[原文抜粋]
--- --- ---

糖質制限体験記2.糖尿病と肝機能障害、どちらも対策はまず減量だ

自覚症状がほとんどないのですが、今の自分が糖尿病(2型)と非アルコール性脂肪性肝炎であるとすれば、これを治すためにはどうすればよいのかを決めなければなりません。

お医者さんからは「できるだけ早く専門医に見てもらいなさい」と言われましたが、その前に自分にどのような治療が必要なのかについての予備知識を入れておきたかったのです。

お願い

私は医療従事者ではありませんので、この記事は一患者の個人的な体験談としてお読みいただければ幸いです。

糖尿病はどうすれば良い?

糖尿病の治療法について調べてみてわかったことは、その主なものは① 食事療法と運動療法② 薬剤による治療③ インスリン注射による治療の3つであることがわかりました。まず①をやってみて効果がないようならば②、続いて③に進むというものらしいです。

--- --- ---

[表示項目]
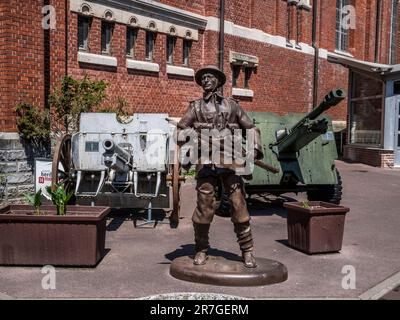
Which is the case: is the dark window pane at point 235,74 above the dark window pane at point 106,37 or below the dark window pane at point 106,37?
below

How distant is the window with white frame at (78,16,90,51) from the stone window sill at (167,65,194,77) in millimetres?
2688

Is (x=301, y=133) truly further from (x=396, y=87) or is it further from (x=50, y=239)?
(x=396, y=87)

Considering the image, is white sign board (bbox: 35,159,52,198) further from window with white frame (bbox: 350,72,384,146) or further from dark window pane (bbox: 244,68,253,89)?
window with white frame (bbox: 350,72,384,146)

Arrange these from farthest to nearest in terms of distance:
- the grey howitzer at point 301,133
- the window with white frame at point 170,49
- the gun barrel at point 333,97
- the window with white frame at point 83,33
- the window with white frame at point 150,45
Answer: the window with white frame at point 170,49
the window with white frame at point 150,45
the window with white frame at point 83,33
the grey howitzer at point 301,133
the gun barrel at point 333,97

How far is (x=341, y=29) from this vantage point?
23.3 metres

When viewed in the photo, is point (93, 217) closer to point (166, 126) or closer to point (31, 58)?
point (166, 126)

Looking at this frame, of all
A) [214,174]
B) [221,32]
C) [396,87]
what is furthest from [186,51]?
[214,174]

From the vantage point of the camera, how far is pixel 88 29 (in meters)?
11.2

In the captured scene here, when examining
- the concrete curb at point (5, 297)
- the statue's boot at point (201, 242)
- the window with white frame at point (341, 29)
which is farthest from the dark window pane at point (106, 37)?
the window with white frame at point (341, 29)

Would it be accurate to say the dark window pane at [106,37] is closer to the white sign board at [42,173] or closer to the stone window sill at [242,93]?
the white sign board at [42,173]

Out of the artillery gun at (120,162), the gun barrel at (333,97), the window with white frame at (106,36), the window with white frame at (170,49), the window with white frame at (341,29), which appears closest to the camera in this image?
the gun barrel at (333,97)

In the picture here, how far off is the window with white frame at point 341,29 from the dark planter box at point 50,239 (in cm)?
1957

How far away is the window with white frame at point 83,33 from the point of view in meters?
11.0

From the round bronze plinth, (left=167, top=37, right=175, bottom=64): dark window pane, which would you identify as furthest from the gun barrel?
(left=167, top=37, right=175, bottom=64): dark window pane
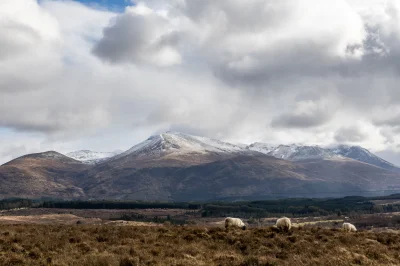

--- --- ---

[練習課題]
**A)** 糖質制限の体験記で、筆者はお医者さんから何と言われましたか?
**B)** 糖質制限の体験記から、「自覚症状がほとんどないのです」で始まり「糖尿病はどうすれば良い?」で終わる部分をそのまま書き出してください。
**C)** 糖質制限の体験記を、最後の文の後から書き継いでください。
上の項目は糖質制限の体験記とは無関係です。

[解答]
**A)** 「できるだけ早く専門医に見てもらいなさい」と言われました。

**B)**
自覚症状がほとんどないのですが、今の自分が糖尿病(2型)と非アルコール性脂肪性肝炎であるとすれば、これを治すためにはどうすればよいのかを決めなければなりません。

お医者さんからは「できるだけ早く専門医に見てもらいなさい」と言われましたが、その前に自分にどのような治療が必要なのかについての予備知識を入れておきたかったのです。

お願い

私は医療従事者ではありませんので、この記事は一患者の個人的な体験談としてお読みいただければ幸いです。

糖尿病はどうすれば良い?

**C)**
となるとまず自分だけでできることは①の食事療法と運動療法です。これについてさらに調べてみることにしました。

ネットではたくさんの方が糖尿病治療についての情報を挙げてくださっているようです。多くのサイトでの情報の元になっているのは日本糖尿病学会による「糖尿病診療ガイドライン 」というものであることがわかりました。

ネットでも読むことができるので一通り目を通してみたのですが、なるほどこれは専門家向けであるので私のような門外漢にはわかりにくいものでした。だからたくさんの方がこれをわかりやすく解説してくれているということですね。

糖尿病診療ガイドライン 2019」の要点;栄養素のバランスの目安は、健常人の平均摂取量に基づいて勘案してよい。日本人の食事 摂取基準 2020 年版では、成人の基準として炭水化物 50~60%エネルギー、タンパク質 13 ~20%エネルギー、脂質 20~30%エネルギー(飽和脂肪酸 7%以下)としている。 」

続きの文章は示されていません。